Regulatory Practices. Further, with respect to transparency, the Trade Act
includes a principal negotiating objective on regulatory practices, addressing the use of
government practices to provide a competitive advantage for domestic producers, service
providers, or investors. The goal of this provision is to lessen the use of regulations for
the purpose of reducing market access for U.S. goods, services or investments. This
objective calls for U.S. negotiators “to achieve increased transparency and opportunity for
the participation of affected parties in the development of regulations” (Section

2102(b)(8)). Such an approach seemingly would benefit both environmental interests and



U.S. business. Additionally, the objective is “to require that proposed regulations be based
on sound science, cost-benefit analyses, risk assessment, or other objective evidence.” The
inclusion of this objective drew some criticism from environmental groups that called for
language that would protect the ability of federal, state, and local governments to take
precautionary measures against risks in cases where scientific or other knowledge may be
suggestive but incomplete. However, proponents of the objective argued that, on the other
hand, without such disciplines, regulations can too easily be used to create barriers to
trade.
Promotion of Certain Priorities. In addition to negotiating objectives, the
Trade Act requires the President to promote certain priorities “in order to address and
maintain U.S. competitiveness in the global economy” (Section 2102(c)).
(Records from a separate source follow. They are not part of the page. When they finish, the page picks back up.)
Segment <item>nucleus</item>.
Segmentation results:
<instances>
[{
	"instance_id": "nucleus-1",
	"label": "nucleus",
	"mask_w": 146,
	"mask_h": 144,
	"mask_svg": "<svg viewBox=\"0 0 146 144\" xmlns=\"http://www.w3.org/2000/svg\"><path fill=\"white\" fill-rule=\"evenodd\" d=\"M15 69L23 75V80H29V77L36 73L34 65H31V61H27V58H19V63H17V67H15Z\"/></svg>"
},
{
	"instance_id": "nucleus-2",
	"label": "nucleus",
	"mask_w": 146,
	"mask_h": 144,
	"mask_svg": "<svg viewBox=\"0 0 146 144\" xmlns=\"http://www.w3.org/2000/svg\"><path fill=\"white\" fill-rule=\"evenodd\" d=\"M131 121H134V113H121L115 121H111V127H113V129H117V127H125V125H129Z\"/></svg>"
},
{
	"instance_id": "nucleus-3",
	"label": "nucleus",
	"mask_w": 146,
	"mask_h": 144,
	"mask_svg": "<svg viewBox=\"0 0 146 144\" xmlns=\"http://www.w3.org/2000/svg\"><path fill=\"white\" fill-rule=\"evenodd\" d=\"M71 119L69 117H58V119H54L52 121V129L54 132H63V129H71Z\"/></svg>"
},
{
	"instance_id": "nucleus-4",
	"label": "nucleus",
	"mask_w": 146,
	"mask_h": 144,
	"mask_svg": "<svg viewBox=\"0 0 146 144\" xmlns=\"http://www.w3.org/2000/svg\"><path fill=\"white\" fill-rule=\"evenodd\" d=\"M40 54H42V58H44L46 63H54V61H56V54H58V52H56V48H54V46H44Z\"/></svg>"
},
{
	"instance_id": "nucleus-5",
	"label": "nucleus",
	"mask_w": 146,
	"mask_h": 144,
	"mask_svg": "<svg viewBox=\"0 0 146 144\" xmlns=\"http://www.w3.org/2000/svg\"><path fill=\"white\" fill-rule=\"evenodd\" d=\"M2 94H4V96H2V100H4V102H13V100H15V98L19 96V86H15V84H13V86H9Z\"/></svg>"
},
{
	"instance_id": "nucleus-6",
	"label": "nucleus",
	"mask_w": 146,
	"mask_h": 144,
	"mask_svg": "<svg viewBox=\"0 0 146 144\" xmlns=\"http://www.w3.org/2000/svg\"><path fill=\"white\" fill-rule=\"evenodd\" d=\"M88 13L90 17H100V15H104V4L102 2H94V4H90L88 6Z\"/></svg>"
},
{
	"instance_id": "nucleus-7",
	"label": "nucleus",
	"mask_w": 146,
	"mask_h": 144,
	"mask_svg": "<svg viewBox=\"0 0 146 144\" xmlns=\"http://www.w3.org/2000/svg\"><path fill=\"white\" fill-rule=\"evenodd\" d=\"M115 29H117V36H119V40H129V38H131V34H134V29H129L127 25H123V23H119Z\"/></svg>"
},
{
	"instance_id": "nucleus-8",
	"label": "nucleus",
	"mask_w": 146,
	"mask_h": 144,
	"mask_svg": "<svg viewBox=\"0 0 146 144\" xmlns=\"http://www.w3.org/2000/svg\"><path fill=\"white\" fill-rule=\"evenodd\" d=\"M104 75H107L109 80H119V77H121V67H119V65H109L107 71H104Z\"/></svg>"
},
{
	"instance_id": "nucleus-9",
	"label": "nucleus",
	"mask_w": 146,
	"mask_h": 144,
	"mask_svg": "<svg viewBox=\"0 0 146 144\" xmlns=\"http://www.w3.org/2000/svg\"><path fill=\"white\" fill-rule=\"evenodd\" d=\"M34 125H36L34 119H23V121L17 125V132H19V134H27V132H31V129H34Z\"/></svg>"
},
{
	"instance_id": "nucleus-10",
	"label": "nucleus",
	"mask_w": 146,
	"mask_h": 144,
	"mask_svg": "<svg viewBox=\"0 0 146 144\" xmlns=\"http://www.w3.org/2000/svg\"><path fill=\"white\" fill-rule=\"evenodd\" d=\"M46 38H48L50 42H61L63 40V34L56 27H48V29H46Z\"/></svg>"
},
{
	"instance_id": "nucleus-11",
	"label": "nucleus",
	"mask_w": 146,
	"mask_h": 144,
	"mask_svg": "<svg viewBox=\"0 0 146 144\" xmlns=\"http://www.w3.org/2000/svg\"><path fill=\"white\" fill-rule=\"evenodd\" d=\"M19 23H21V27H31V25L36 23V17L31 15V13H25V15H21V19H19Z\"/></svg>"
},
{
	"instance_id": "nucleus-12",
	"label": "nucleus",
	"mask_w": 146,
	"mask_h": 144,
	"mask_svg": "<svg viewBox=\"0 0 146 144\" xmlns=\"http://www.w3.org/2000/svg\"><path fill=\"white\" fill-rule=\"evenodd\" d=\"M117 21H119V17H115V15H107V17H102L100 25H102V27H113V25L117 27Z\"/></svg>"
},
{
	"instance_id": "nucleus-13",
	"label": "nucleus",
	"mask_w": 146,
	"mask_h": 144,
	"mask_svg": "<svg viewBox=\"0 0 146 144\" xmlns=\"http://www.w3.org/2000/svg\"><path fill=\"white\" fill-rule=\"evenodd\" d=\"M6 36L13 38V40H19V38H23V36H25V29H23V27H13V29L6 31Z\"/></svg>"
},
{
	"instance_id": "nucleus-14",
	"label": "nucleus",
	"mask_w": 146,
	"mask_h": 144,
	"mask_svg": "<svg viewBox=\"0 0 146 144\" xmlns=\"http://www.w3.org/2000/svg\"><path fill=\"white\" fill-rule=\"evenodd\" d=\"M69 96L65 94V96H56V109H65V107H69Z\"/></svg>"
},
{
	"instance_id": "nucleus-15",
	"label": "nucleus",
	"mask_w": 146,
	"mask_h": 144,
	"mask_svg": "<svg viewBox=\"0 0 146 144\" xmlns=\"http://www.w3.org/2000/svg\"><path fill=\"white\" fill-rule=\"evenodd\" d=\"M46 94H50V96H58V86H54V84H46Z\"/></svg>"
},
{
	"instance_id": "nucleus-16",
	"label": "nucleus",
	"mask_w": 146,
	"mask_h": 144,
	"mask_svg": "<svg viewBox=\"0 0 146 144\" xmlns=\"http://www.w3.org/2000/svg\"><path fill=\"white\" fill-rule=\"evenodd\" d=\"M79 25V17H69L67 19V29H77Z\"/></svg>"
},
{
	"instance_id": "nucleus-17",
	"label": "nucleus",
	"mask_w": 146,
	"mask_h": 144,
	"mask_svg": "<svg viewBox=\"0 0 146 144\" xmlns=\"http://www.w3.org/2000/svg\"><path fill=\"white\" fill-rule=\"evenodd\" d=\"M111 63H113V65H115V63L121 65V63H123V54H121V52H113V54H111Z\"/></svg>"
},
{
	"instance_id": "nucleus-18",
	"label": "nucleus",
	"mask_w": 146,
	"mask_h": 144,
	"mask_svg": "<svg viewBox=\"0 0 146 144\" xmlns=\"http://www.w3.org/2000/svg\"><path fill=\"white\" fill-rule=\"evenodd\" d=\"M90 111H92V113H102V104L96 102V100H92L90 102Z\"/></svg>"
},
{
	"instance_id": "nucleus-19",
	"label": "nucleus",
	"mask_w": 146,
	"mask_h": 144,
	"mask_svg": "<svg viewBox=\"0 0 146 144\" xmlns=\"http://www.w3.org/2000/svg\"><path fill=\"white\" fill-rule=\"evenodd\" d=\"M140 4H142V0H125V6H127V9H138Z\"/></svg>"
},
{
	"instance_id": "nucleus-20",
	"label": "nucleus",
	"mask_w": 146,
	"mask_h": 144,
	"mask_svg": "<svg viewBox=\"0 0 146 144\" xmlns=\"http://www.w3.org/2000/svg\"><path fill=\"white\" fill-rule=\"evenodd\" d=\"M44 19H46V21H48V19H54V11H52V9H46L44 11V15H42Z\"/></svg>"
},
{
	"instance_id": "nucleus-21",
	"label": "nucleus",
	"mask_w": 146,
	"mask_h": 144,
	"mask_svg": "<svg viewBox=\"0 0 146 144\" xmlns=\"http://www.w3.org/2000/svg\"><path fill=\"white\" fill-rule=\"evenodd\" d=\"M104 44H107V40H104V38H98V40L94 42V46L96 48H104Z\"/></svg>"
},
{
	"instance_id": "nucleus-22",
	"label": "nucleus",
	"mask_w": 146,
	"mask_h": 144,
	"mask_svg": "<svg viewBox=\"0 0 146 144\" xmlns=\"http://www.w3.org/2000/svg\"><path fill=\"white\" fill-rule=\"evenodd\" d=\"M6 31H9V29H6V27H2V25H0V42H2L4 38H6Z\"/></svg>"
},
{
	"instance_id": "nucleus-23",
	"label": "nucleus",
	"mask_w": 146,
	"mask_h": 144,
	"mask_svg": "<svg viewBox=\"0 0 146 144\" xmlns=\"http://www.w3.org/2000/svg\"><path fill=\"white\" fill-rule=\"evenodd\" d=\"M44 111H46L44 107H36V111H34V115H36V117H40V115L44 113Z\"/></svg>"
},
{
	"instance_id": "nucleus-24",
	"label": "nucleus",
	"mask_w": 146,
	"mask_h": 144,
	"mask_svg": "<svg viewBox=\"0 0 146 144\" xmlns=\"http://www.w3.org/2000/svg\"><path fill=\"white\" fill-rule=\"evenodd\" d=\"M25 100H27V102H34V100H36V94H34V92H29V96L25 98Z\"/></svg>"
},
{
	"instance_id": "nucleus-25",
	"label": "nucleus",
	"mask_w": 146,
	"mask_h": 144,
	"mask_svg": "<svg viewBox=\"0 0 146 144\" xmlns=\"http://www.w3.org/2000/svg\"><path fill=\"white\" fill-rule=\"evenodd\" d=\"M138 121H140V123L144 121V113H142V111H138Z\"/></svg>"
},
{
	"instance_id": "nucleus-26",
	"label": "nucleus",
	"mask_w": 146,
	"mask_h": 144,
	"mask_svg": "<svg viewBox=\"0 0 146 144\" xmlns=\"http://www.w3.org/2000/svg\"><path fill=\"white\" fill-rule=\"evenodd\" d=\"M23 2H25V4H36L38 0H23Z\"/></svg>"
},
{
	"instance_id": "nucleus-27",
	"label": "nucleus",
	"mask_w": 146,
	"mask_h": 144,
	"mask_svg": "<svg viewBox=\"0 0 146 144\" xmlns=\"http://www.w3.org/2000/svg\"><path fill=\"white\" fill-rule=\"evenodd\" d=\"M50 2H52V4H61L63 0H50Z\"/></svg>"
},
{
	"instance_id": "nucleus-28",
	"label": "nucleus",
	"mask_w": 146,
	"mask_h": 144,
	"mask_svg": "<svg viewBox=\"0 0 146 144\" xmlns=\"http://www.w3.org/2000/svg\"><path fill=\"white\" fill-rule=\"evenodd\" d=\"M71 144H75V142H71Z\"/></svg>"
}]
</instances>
The Senate
Finance Committee report accompanying H.R. 3005 (S. Rept. 107-139), explained that
the priorities are not negotiating objectives themselves, but that they “should inform trade15
negotiations or be pursued parallel to trade negotiations.”
Among these priorities, the Act contains several environment-relevant provisions.
Specifically, the President must: (1) seek to establish consultative mechanisms to
strengthen U.S. trading partners’ capacity to develop and implement standards for
protecting the environment and human health based on sound science, and to report to the
House Committee on Ways and Means and the Senate Committee on Finance; (2) conduct
environmental reviews of trade and investment agreements, consistent with Executive16
Order 13141, and report to the House Committee on Ways and Means and the Senate
Committee on Finance; (3) take into account other legitimate U.S. domestic objectives
including the protection of legitimate health or safety interests and related laws and
regulations; and (4) continue to promote consideration of multilateral environmental
agreements (MEAs) and consult with parties to MEAs regarding the consistency of an
MEA containing trade measures with existing environmental exceptions under the GATT.
In general, the trade negotiating authority provided under the 2002 Trade Act
addresses environmental concerns to an unprecedented degree, reflecting the evolving
attention to the potential interconnections between trade liberalization and environmental
quality and protection efforts. Nonetheless, the Act falls short of the environmental
objectives that some Members and interest groups sought. While it is uncertain how the
new environment-related objectives may inform trade negotiations during the next several
years, it seems likely that the debate on how to address environmental issues in trade
negotiations and TPA legislation will continue. Outcomes of investor-state disputes
involving challenges to environmental measures may be particularly informative for
future TPA deliberations.


15 U.S. Senate. Bipartisan Trade Promotion Authority Act of 2002. Report to accompany H.R.

3005. S.Rept. 107-139. Feb. 28, 2002. p. 8.


16 E.O. 13141, issued by President Clinton in November 1999, commits the United States to “a
policy of careful assessment and consideration of the environmental impacts of trade agreements
and to factor environmental considerations into the development of its negotiating objectives.”